Due to the seriousness of the theft, a rescue excavation was approved by the National Cultural Heritage Administration. It was launched in June 2017 by the Shanxi archaeology institute in cooperation with archaeologists from Yuncheng city and Wenxi county.

Ma, who was in charge of the excavation, recalls the first time he saw the site. "There were more than a dozen large and small holes on the surface through which robbers got in, some of which were made with explosives," Ma says. "Everyone was overwhelmed by a sense of frustration, despair and anger."

As archaeologists speculated, several tombs within the complex were left empty, with only a few fragments of pottery and bronze remaining, causing irreversible damage to archaeological and historical research.
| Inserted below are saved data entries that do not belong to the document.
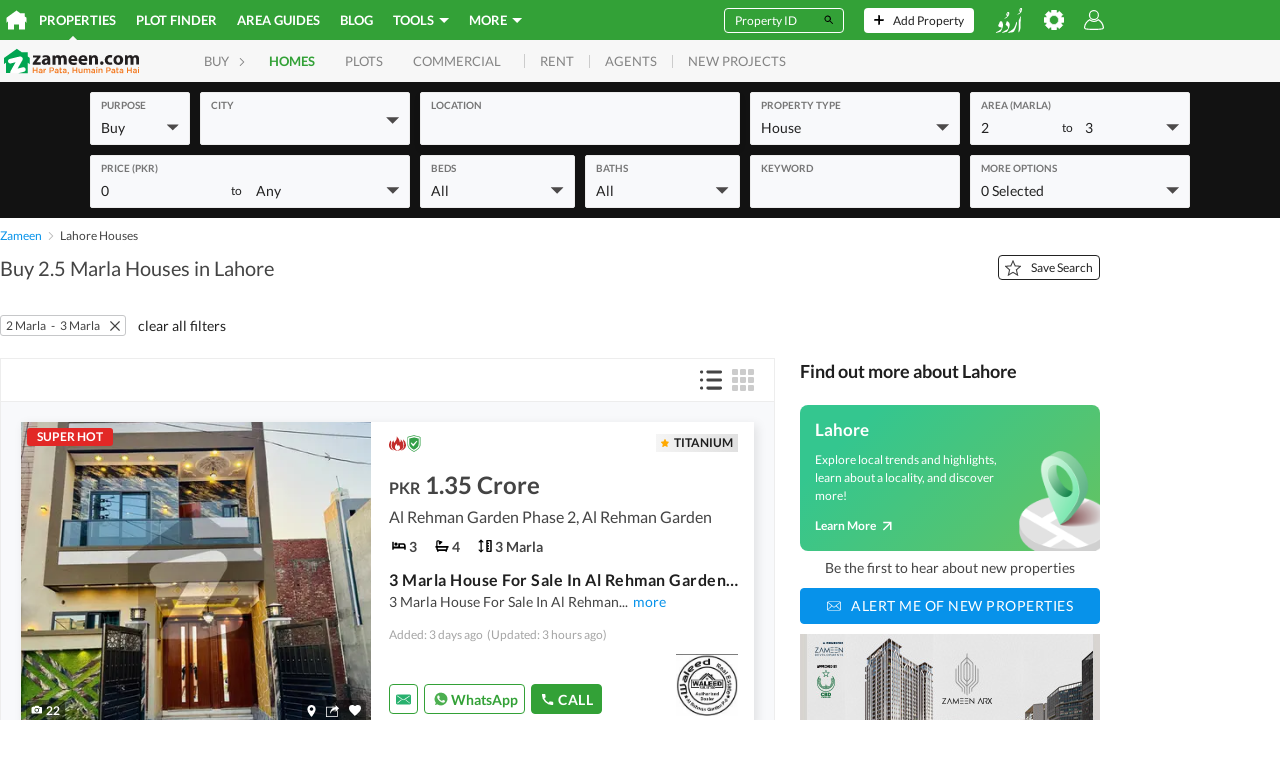

--- FILE ---
content_type: text/html; charset=utf-8
request_url: https://www.google.com/recaptcha/api2/aframe
body_size: 167
content:
<!DOCTYPE HTML><html><head><meta http-equiv="content-type" content="text/html; charset=UTF-8"></head><body><script nonce="zLuy9dILdQRF0R4BRLTvqA">/** Anti-fraud and anti-abuse applications only. See google.com/recaptcha */ try{var clients={'sodar':'https://pagead2.googlesyndication.com/pagead/sodar?'};window.addEventListener("message",function(a){try{if(a.source===window.parent){var b=JSON.parse(a.data);var c=clients[b['id']];if(c){var d=document.createElement('img');d.src=c+b['params']+'&rc='+(localStorage.getItem("rc::a")?sessionStorage.getItem("rc::b"):"");window.document.body.appendChild(d);sessionStorage.setItem("rc::e",parseInt(sessionStorage.getItem("rc::e")||0)+1);localStorage.setItem("rc::h",'1768948755114');}}}catch(b){}});window.parent.postMessage("_grecaptcha_ready", "*");}catch(b){}</script></body></html>

--- FILE ---
content_type: image/svg+xml; charset=UTF-8
request_url: https://www.zameen.com/assets/roshanDigitalAccount_noinline.c8687f407684f582de7829168747c163.svg
body_size: 122
content:
<svg xmlns="http://www.w3.org/2000/svg" width="40" height="44" viewBox="0 0 40 44"><defs><linearGradient id="a" x1=".5" x2=".5" y2="1" gradientUnits="objectBoundingBox"><stop offset="0" stop-color="#c7ad42"/><stop offset="1" stop-color="#8bb155"/></linearGradient><linearGradient id="b" x1=".5" x2=".5" y2="1" gradientUnits="objectBoundingBox"><stop offset="0" stop-color="#daab3b"/><stop offset="1" stop-color="#92b053"/></linearGradient><linearGradient id="c" x1=".5" x2=".5" y2="1" gradientUnits="objectBoundingBox"><stop offset="0" stop-color="#e7a936"/><stop offset="1" stop-color="#8bb155"/></linearGradient><linearGradient id="d" x1=".5" x2=".5" y1=".2" y2="1.5" gradientUnits="objectBoundingBox"><stop offset="0" stop-color="#e7a936"/><stop offset="1" stop-color="#58b25e"/></linearGradient><linearGradient id="e" x1=".5" x2=".5" y2="1" gradientUnits="objectBoundingBox"><stop offset="0" stop-color="#80b157"/><stop offset="1" stop-color="#69b25b"/></linearGradient><linearGradient id="f" x1=".5" x2=".5" y2="1" gradientUnits="objectBoundingBox"><stop offset="0" stop-color="#87b156"/><stop offset="1" stop-color="#6db25b"/></linearGradient><linearGradient id="g" x1=".5" x2=".5" y2="1" gradientUnits="objectBoundingBox"><stop offset="0" stop-color="#52b25f"/><stop offset="1" stop-color="#69b25b"/></linearGradient></defs><g transform="translate(.4)"><rect width="4" height="19" fill="url(#a)" rx="2" transform="translate(-.4 12)"/><rect width="4" height="19" fill="url(#a)" rx="2" transform="translate(35.6 12)"/><rect width="4" height="25" fill="url(#b)" rx="2" transform="translate(5.6 3)"/><rect width="4" height="25" fill="url(#b)" rx="2" transform="translate(29.6 3)"/><rect width="4" height="27" fill="url(#c)" rx="2" transform="translate(11.6)"/><rect width="4" height="27" fill="url(#c)" rx="2" transform="translate(23.6)"/><rect width="4" height="27" fill="url(#d)" rx="2" transform="translate(17.6)"/><rect width="4" height="6" fill="url(#e)" rx="2" transform="translate(-.4 32)"/><rect width="4" height="6" fill="url(#e)" rx="2" transform="translate(35.6 32)"/><rect width="4" height="8" fill="url(#f)" rx="2" transform="translate(5.6 29)"/><rect width="4" height="8" fill="url(#f)" rx="2" transform="translate(29.6 29)"/><rect width="3" height="6" fill="url(#e)" rx="1.5" transform="translate(11.6 28)"/><rect width="3" height="6" fill="url(#e)" rx="1.5" transform="translate(23.6 28)"/><rect width="3" height="11" fill="url(#e)" rx="1.5" transform="translate(17.6 28)"/><rect width="4" height="4" fill="url(#g)" rx="2" transform="translate(-.4 39)"/><rect width="4" height="4" fill="url(#g)" rx="2" transform="translate(35.6 39)"/><rect width="3" height="3" fill="url(#g)" rx="1.5" transform="translate(11.6 35)"/><rect width="3" height="3" fill="url(#g)" rx="1.5" transform="translate(23.6 35)"/><rect width="3" height="3" fill="url(#g)" rx="1.5" transform="translate(17.6 41)"/></g><path fill="#17a555" stroke="#e7f3ef" stroke-width=".5" d="M23.3 15.5l-2.7-.6 2.5-1-.2-2.8 1.7 2.2 2.6-1.1-1.5 2.3 1.8 2-2.7-.6-1.4 2.4z"/><path fill="#17a555" stroke="#e7f3ef" d="M28.6 24.3a9.8 9.8 0 0 1-14 0c-3.8-3.8-4.1-9.4-.3-13.2a9.8 9.8 0 0 1 6.2-2.9 11.8 11.8 0 1 0 7.2 20.2 12 12 0 0 0 3.4-9.3v-.2a7.7 7.7 0 0 1-2.5 5.4z"/></svg>

--- FILE ---
content_type: image/svg+xml; charset=UTF-8
request_url: https://www.zameen.com/assets/storyAgencyPlaceholder_noinline.8bd1358822b6065873183f85adc366a9.svg
body_size: 43
content:
<svg xmlns="http://www.w3.org/2000/svg" width="40" height="40" viewBox="0 0 40 40">
  <g data-name="Group 44849">
    <g data-name="Group 42731">
      <circle cx="20" cy="20" r="20" fill="#fff" data-name="Ellipse 911"/>
    </g>
    <g data-name="Group 44800">
      <path fill="none" d="M10 9h20v20H10z" data-name="Rectangle 7802"/>
      <g fill="#a3a3a3">
        <path d="M27.86 20.51a1.7 1.7 0 0 0-1.7 1.7v1.06a1.7 1.7 0 0 0 3.4 0v-1.06a1.7 1.7 0 0 0-1.7-1.7zm0 0" data-name="Path 7021"/>
        <path d="M12.14 24.97a1.7 1.7 0 0 0 1.7-1.7V22.2a1.7 1.7 0 0 0-3.4 0v1.06a1.7 1.7 0 0 0 1.7 1.7zm0 0" data-name="Path 7022"/>
        <path d="M29 27.44h-.59V26.04a2.83 2.83 0 0 1-1.12 0V27.44h-2.25V14.4a.56.56 0 0 0-.56-.56h-8.96a.56.56 0 0 0-.56.56v13.03H12.7V26.04a2.83 2.83 0 0 1-1.12 0V27.44H11a.56.56 0 0 0 0 1.12h18a.56.56 0 0 0 0-1.12zM21.67 15.6a.56.56 0 1 1 1.12 0v10.08a.56.56 0 0 1-1.12 0zm-2.24 0a.56.56 0 1 1 1.12 0v10.08a.56.56 0 0 1-1.12 0zm-2.24 0a.56.56 0 1 1 1.12 0v10.08a.56.56 0 0 1-1.12 0zm0 0" data-name="Path 7023"/>
        <path d="M23.36 12.21a.56.56 0 0 0-.35-.52l-2.44-.99v-.7a.56.56 0 0 0-1.12 0v.72l-2.45.97a.56.56 0 0 0-.36.51v.53h6.72zm0 0" data-name="Path 7024"/>
      </g>
    </g>
  </g>
</svg>
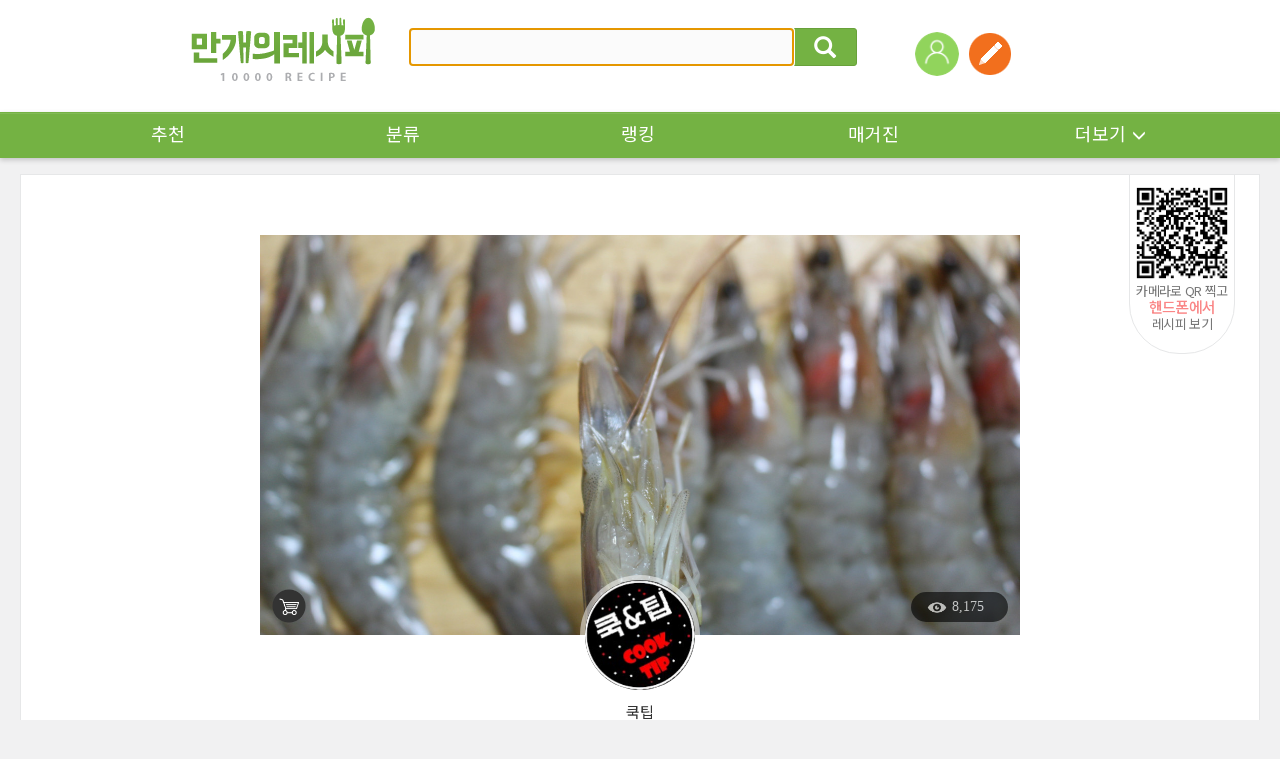

--- FILE ---
content_type: text/html; charset=UTF-8
request_url: https://gu.bizspring.net/p.php?guuid=c5d85e066e7a98cc1ec8ff7cdc0a3a3b&domain=www.10000recipe.com&callback=bizSpring_callback_94158
body_size: 221
content:
bizSpring_callback_94158("okaVVoCr6hEyguGIfNY7E7wr644mbHSz13vXr7ox")

--- FILE ---
content_type: text/html; charset=UTF-8
request_url: https://www.10000recipe.com/recipe/ajax.html?q_mode=get_recipe_qrcode&seq=6895427
body_size: -29
content:
{"qr":"https:\/\/recipe1.ezmember.co.kr\/cache\/recipe\/2024\/05\/14\/qr_6895427.png"}

--- FILE ---
content_type: text/html; charset=utf-8
request_url: https://www.google.com/recaptcha/api2/aframe
body_size: 222
content:
<!DOCTYPE HTML><html><head><meta http-equiv="content-type" content="text/html; charset=UTF-8"></head><body><script nonce="bvdtnN-Q0Yya_yVwMviIrA">/** Anti-fraud and anti-abuse applications only. See google.com/recaptcha */ try{var clients={'sodar':'https://pagead2.googlesyndication.com/pagead/sodar?'};window.addEventListener("message",function(a){try{if(a.source===window.parent){var b=JSON.parse(a.data);var c=clients[b['id']];if(c){var d=document.createElement('img');d.src=c+b['params']+'&rc='+(localStorage.getItem("rc::a")?sessionStorage.getItem("rc::b"):"");window.document.body.appendChild(d);sessionStorage.setItem("rc::e",parseInt(sessionStorage.getItem("rc::e")||0)+1);localStorage.setItem("rc::h",'1768852780981');}}}catch(b){}});window.parent.postMessage("_grecaptcha_ready", "*");}catch(b){}</script></body></html>

--- FILE ---
content_type: application/javascript; charset=utf-8
request_url: https://fundingchoicesmessages.google.com/f/AGSKWxUg79RLDIB9FzB3Gmq1tfuytlTT5eyFETPuuZNvCoiFSSckrSd52pY4QdNOmDAVvUTDbB1ukjsQNBEa6STu9yNY8lwjJnIGxa1pkD7bcs_RiDdZMbcge0j-MIbhEnv4eseXgJDsd3ZUr69ien6bOmpsSatDFEBdmUAQX9SF-pUpCDPdGtg4CxL_RHQM/_-ad1./forum/ads_/bg_ads_/directads._advertising_iframe.
body_size: -1292
content:
window['bec5d4a7-e596-4c5f-a651-7132e7e8c1b8'] = true;

--- FILE ---
content_type: application/javascript
request_url: https://recipe1.ezmember.co.kr/static/js/brand_20160630.js
body_size: 1073
content:
function goodsDisplayLog(pos,type,goods_no,recipe_no)
{
    $.ajax({
        type: "GET",
        url: "/goods/ajax.html",
        data: "q_mode=addGoodsDisplayLog&pos="+pos+"&goods_no="+goods_no+"&type=" + type + "&recipe_no=" + recipe_no,
        success: function() {
        }
    });
}

function goodsLog(mode,pos,type,goods_no,recipe_no,q_from)
{
    $.ajax({
        type: "GET",
        url: "/goods/ajax.html",
        data: "q_mode="+mode+"&pos="+pos+"&goods_no="+goods_no+"&type=" + type + "&recipe_no="+recipe_no + "&q_from="+q_from,
        success: function() { }
    });
}

function clickShop(seq)
{
    $.ajax({
        type: "GET",
        url: "/goods/ajax.html",
        data: "q_mode=click&seq="+seq,
        success: function(result) {}
    });
}

function bannerLog(type,banner_no)
{
    $.ajax({
        type: "GET",
        url: "/brand/ajax.html",
        data: "q_mode=addBannerLog&pos=mweb&banner_no="+banner_no+"&type=" + type,
        success: function() { }
    });
}

function shoppingLog(mode,pos,type,goods_no)
{
    $.ajax({
        type: "GET",
        url: "/shopping/ajax.html",
        data: "q_mode="+mode+"&pos="+pos+"&goods_no="+goods_no+"&type=" + type,
        success: function() { }
    });
}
It was in October 2017 when the excavation team came upon a tomb in the easternmost part of the site that had not been damaged by robbers. As the team meticulously cleaned it up, the tomb turned out to be big, featuring sacrificial animals and a pit with chariots and horses.

Judging by the shape of the tomb, and those of the excavated ornaments and bronze items, archaeologists were able to ascertain that the site was from the late Shang Dynasty, exactly as experts had predicted during the preliminary investigation.

"This made everyone exceptionally excited, because in the southern Shanxi region, the late Shang period had remained a blank spot," says Bai Shuzhang, an expert who joined the excavation.